I come to my roles in the Obama Administration with a keen appreciation for the value of effective government, coupled with a strong personal commitment to making sure that government supports, and does not burden, the creativity and ingenuity of the private and nongovernmental sectors so that the talents of all Americans may develop and flourish.  My background has taught me the vices of both unregulated markets (with their health, environmental, and inequitable impacts), and of overly bureaucratic government structures that stifle innovation.  I know that government is at its best when it is effective enough to break down barriers and empower and unleash private energies, without stifling those energies.

My parents came to this country in the mid-1960s from India and settled in Nebraska.  They sought opportunities that could only be found in this country:  access to remarkable systems of higher education, economic opportunity, and the freedom to imagine their own lives.  They left a society which, at the time, was highly regulated and not terribly innovative.  They were drawn to the American spirit, and with good reason.  Both parents built their careers as dedicated public servants in Nebraska.  And my mother found in this country the freedom to be a professional woman, as well as a devoted wife and mother.

As the East rises and our global economy continues to evolve, I maintain a strong belief that the world needs America's leadership and values -- its strong commitment to economic mobility and opportunity for all; democracy; freedom of speech, religion and belief and other constitutional freedoms; and the rule of law.  I have worked in the public and private sectors -- in state government (as Solicitor General of the State of New York), in the federal government (as a law clerk to a United States Supreme Court Justice and as an attorney in the Department of Justice), and as a partner at major New York-based law firm -- in support of these American values.  I served on and chaired the U.S. Commission on International Religious Freedom in support of these values abroad.

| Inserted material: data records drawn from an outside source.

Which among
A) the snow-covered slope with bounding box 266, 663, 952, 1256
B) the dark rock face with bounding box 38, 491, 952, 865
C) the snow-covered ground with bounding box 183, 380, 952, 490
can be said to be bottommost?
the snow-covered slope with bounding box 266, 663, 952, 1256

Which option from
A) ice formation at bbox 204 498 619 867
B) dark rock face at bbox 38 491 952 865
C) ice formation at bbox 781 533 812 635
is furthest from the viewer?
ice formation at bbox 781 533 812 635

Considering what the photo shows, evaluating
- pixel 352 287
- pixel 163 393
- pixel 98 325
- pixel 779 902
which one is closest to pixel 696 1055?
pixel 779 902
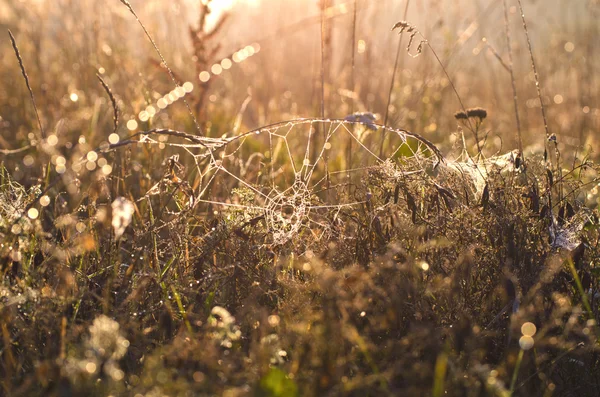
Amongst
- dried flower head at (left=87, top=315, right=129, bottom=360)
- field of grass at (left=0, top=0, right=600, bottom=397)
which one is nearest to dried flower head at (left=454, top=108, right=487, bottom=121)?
field of grass at (left=0, top=0, right=600, bottom=397)

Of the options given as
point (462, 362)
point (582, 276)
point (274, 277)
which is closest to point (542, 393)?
point (462, 362)

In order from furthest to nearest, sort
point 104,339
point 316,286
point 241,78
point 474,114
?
point 241,78 < point 474,114 < point 316,286 < point 104,339

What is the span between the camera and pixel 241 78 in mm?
5555

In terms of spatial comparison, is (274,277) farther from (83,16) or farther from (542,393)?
(83,16)

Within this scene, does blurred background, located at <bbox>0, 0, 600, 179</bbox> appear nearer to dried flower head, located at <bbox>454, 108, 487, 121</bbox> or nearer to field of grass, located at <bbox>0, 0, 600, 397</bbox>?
dried flower head, located at <bbox>454, 108, 487, 121</bbox>

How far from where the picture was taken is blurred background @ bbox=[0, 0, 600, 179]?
3.17m

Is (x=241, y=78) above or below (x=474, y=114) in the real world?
above

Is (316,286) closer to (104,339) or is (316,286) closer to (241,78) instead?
(104,339)

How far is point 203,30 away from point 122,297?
181 centimetres

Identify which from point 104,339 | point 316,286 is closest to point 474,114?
point 316,286

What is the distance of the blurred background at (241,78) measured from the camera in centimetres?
317

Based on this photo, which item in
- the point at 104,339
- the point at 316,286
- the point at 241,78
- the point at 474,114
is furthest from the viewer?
the point at 241,78

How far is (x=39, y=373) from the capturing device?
109cm

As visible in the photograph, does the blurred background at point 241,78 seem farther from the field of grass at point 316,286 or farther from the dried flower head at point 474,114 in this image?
the field of grass at point 316,286
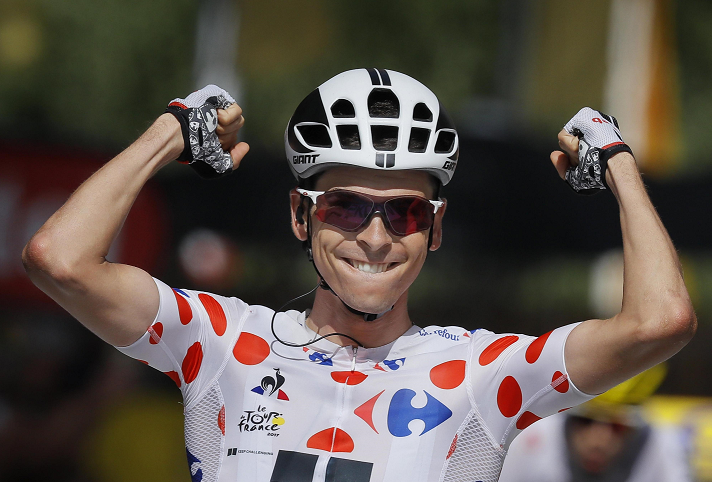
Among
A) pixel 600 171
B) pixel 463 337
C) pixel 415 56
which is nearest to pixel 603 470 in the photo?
pixel 463 337

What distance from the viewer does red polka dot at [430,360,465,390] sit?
2516mm

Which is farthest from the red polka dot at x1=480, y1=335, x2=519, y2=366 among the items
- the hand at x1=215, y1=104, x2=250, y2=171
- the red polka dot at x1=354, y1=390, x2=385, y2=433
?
the hand at x1=215, y1=104, x2=250, y2=171

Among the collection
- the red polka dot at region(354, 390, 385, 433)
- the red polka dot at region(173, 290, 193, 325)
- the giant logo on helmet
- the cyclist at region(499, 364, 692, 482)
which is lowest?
the cyclist at region(499, 364, 692, 482)

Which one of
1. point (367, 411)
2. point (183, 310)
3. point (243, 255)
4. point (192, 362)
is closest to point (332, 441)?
point (367, 411)

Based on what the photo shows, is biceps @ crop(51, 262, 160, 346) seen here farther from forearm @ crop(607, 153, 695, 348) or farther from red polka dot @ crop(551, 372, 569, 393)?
forearm @ crop(607, 153, 695, 348)

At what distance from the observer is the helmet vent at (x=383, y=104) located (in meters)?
2.69

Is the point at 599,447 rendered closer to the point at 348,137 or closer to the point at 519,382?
the point at 519,382

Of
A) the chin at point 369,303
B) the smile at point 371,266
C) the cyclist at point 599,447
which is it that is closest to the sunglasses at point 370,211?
the smile at point 371,266

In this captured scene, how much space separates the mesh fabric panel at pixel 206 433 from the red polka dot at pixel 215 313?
0.59 feet

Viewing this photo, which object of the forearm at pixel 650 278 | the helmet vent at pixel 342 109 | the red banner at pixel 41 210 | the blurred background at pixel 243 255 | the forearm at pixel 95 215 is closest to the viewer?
the forearm at pixel 650 278

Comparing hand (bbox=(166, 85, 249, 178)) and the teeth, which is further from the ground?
hand (bbox=(166, 85, 249, 178))

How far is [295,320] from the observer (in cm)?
278

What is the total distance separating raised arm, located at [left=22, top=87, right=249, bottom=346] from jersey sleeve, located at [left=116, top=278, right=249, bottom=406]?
51mm

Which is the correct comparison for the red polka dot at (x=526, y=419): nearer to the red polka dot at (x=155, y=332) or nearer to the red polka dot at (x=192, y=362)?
the red polka dot at (x=192, y=362)
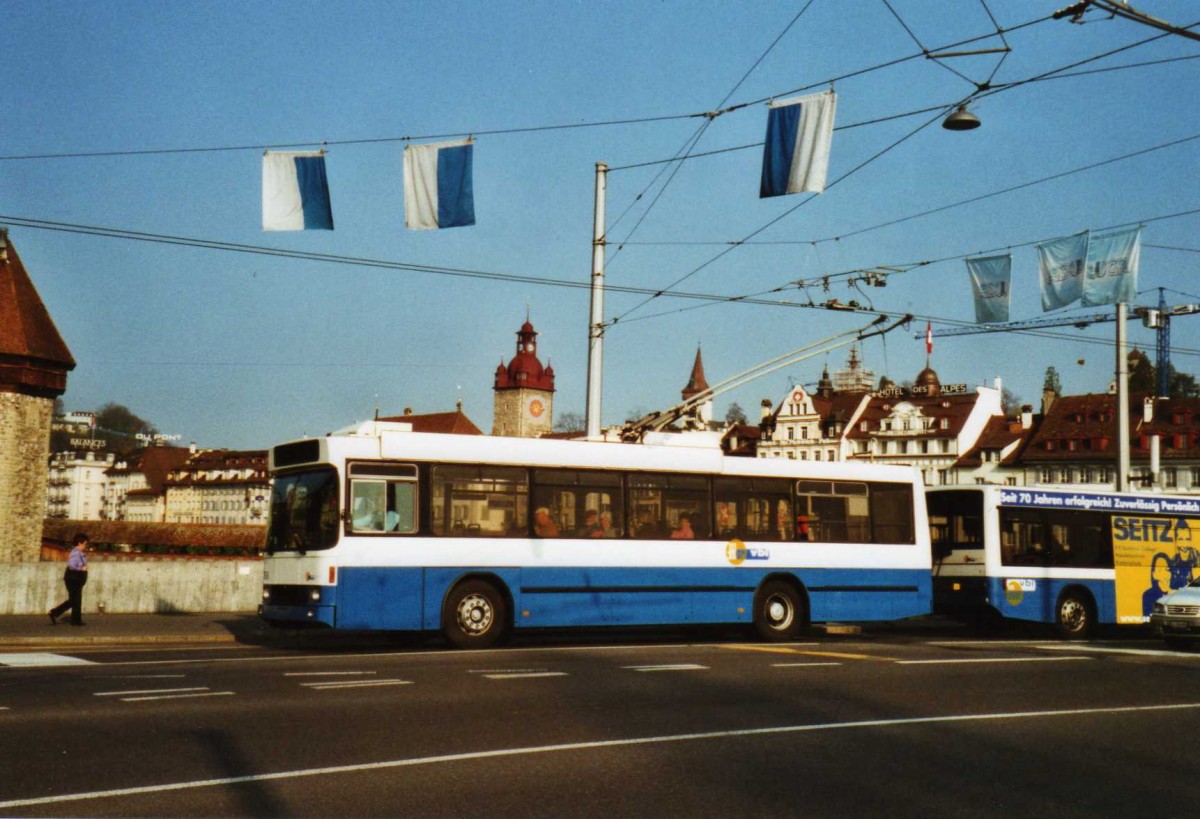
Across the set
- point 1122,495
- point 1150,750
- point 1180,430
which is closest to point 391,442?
point 1150,750

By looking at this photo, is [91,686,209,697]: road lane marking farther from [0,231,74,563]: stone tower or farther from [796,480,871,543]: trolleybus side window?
[0,231,74,563]: stone tower

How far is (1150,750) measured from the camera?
9.45 metres

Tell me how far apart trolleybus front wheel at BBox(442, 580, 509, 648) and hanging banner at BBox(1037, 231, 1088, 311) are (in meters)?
12.1

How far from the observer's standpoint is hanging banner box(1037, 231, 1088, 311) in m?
23.4

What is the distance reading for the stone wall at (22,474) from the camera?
39750mm

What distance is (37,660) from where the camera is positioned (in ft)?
50.9

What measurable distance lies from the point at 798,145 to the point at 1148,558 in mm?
12439

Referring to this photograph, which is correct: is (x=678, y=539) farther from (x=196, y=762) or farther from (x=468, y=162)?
(x=196, y=762)

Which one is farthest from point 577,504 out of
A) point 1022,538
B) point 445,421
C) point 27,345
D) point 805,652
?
point 445,421

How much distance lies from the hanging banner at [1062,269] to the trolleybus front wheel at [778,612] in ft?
25.2

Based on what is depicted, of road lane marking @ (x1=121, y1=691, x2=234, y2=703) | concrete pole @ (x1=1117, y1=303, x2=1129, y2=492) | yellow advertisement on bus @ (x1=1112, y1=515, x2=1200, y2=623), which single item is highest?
concrete pole @ (x1=1117, y1=303, x2=1129, y2=492)

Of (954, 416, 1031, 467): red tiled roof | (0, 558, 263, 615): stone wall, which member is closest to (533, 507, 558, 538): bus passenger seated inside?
(0, 558, 263, 615): stone wall

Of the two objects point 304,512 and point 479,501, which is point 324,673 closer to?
point 304,512

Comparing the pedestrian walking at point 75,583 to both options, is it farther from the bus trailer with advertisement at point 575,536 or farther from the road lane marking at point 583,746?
the road lane marking at point 583,746
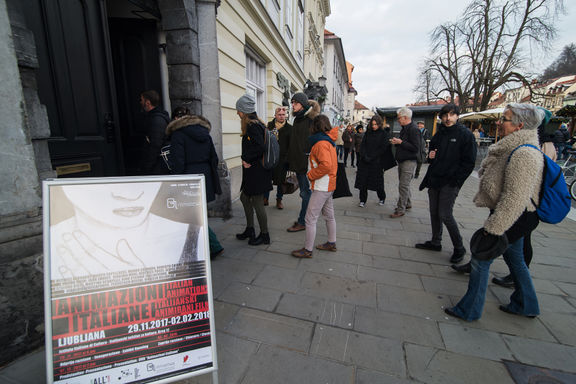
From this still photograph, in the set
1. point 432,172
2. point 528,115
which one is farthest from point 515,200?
point 432,172

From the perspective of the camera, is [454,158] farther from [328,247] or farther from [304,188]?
[304,188]

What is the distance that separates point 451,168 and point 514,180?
131 centimetres

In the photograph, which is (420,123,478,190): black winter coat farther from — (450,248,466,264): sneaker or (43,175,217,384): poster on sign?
(43,175,217,384): poster on sign

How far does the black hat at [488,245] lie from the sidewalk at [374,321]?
2.10 feet

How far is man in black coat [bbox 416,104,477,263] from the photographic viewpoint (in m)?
3.26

And so I am especially pleased to be part of President Obama's team and to have the privilege of participating in key policy initiatives of this Administration.  I and the OMB team worked with the White House Council on Women and Girls and the Department of Commerce to create Women in America: Indicators of Social and Economic Well-Being, the first statistical portrait of the status of American women produced by the White House in many decades (in 1963, Eleanor Roosevelt chaired a commission that produced a report on American women for President Kennedy).  Along with Josh DuBois, I co-chair the Interagency Working Group on Faith-Based and Other Neighborhood Partnerships to help ensure that agencies' policies that have implications for faith-based and other neighborhood organizations are consistent with the  fundamental principles set forth by President Obama.  I work on policy initiatives on financial regulatory reform, health care implementation, cybersecurity and privacy, and in the area of national security.  And I helped prepare the Executive Order (among many others) that established the President's Advisory Commission and the White House Initiative on Asian Americans and Pacific Islanders.

As we celebrate AAPI Heritage Month, let us redouble our efforts to make our government work better -- to help America remain the innovative, free, and prosperous nation that drew our families and predecessors.  Together, we can help ensure that America wins the future, and that our nation's values continue to lead the world by example.

Preeta Bansal is General Counsel & Senior Policy Advisor in the Office of Management & Budget.